• _STATED PROBLEM_
Copy the items below word for word, keeping each line unchanged.

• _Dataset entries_
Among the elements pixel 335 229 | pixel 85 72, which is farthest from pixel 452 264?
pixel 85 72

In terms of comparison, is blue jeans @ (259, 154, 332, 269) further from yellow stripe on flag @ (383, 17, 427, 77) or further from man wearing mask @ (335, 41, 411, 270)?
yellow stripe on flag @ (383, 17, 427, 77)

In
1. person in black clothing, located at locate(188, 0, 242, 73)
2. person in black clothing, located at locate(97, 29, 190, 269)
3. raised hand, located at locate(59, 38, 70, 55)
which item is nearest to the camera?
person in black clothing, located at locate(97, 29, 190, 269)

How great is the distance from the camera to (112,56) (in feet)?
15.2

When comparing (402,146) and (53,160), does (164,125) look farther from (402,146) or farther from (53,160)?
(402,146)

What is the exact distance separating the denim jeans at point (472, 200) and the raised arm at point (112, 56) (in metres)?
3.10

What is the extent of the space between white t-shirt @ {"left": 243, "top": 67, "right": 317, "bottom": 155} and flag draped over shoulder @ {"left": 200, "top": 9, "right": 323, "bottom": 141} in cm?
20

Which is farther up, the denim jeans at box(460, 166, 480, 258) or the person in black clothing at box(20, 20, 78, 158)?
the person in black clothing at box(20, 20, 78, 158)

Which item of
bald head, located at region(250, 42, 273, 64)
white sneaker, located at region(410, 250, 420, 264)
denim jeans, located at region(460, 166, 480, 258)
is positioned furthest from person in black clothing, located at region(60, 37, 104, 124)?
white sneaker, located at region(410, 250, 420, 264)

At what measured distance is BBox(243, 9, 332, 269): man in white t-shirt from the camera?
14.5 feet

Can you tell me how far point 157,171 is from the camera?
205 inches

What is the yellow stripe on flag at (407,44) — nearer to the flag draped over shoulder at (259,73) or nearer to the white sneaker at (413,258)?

• _SOLUTION_
Among the elements pixel 335 229 | pixel 85 72, which is farthest from pixel 452 264?
pixel 85 72

In terms of comparison, is blue jeans @ (259, 154, 332, 269) further from yellow stripe on flag @ (383, 17, 427, 77) or further from man wearing mask @ (335, 41, 411, 270)?
yellow stripe on flag @ (383, 17, 427, 77)

In
1. person in black clothing, located at locate(188, 0, 242, 73)
2. person in black clothing, located at locate(97, 29, 190, 269)
3. raised hand, located at locate(59, 38, 70, 55)
which item is nearest to the camera?
person in black clothing, located at locate(97, 29, 190, 269)

How great is the distance from the camera to (112,56) (in feet)?
15.2

When comparing (402,146) and (53,160), does (164,125) look farther from (402,146) or farther from (53,160)?
(402,146)

What is the exact distance separating the denim jeans at point (472, 200) and the raised arm at point (112, 56) (in metres)?
3.10

What is the extent of the space between white t-shirt @ {"left": 243, "top": 67, "right": 317, "bottom": 155} and flag draped over shoulder @ {"left": 200, "top": 9, "right": 323, "bottom": 141} in cm?
20

Which is farther up, the denim jeans at box(460, 166, 480, 258) or the person in black clothing at box(20, 20, 78, 158)?
the person in black clothing at box(20, 20, 78, 158)

Which item of
bald head, located at region(250, 42, 273, 64)
white sneaker, located at region(410, 250, 420, 264)
denim jeans, located at region(460, 166, 480, 258)
is positioned furthest from person in black clothing, located at region(60, 37, 104, 124)?
white sneaker, located at region(410, 250, 420, 264)

At what measured distance is BBox(243, 9, 332, 269): man in white t-shirt from the camera?
14.5 feet

Can you tell me how far point 157,171 is from the camera?
205 inches

What is the yellow stripe on flag at (407,44) — nearer to the flag draped over shoulder at (259,73) or nearer to the white sneaker at (413,258)?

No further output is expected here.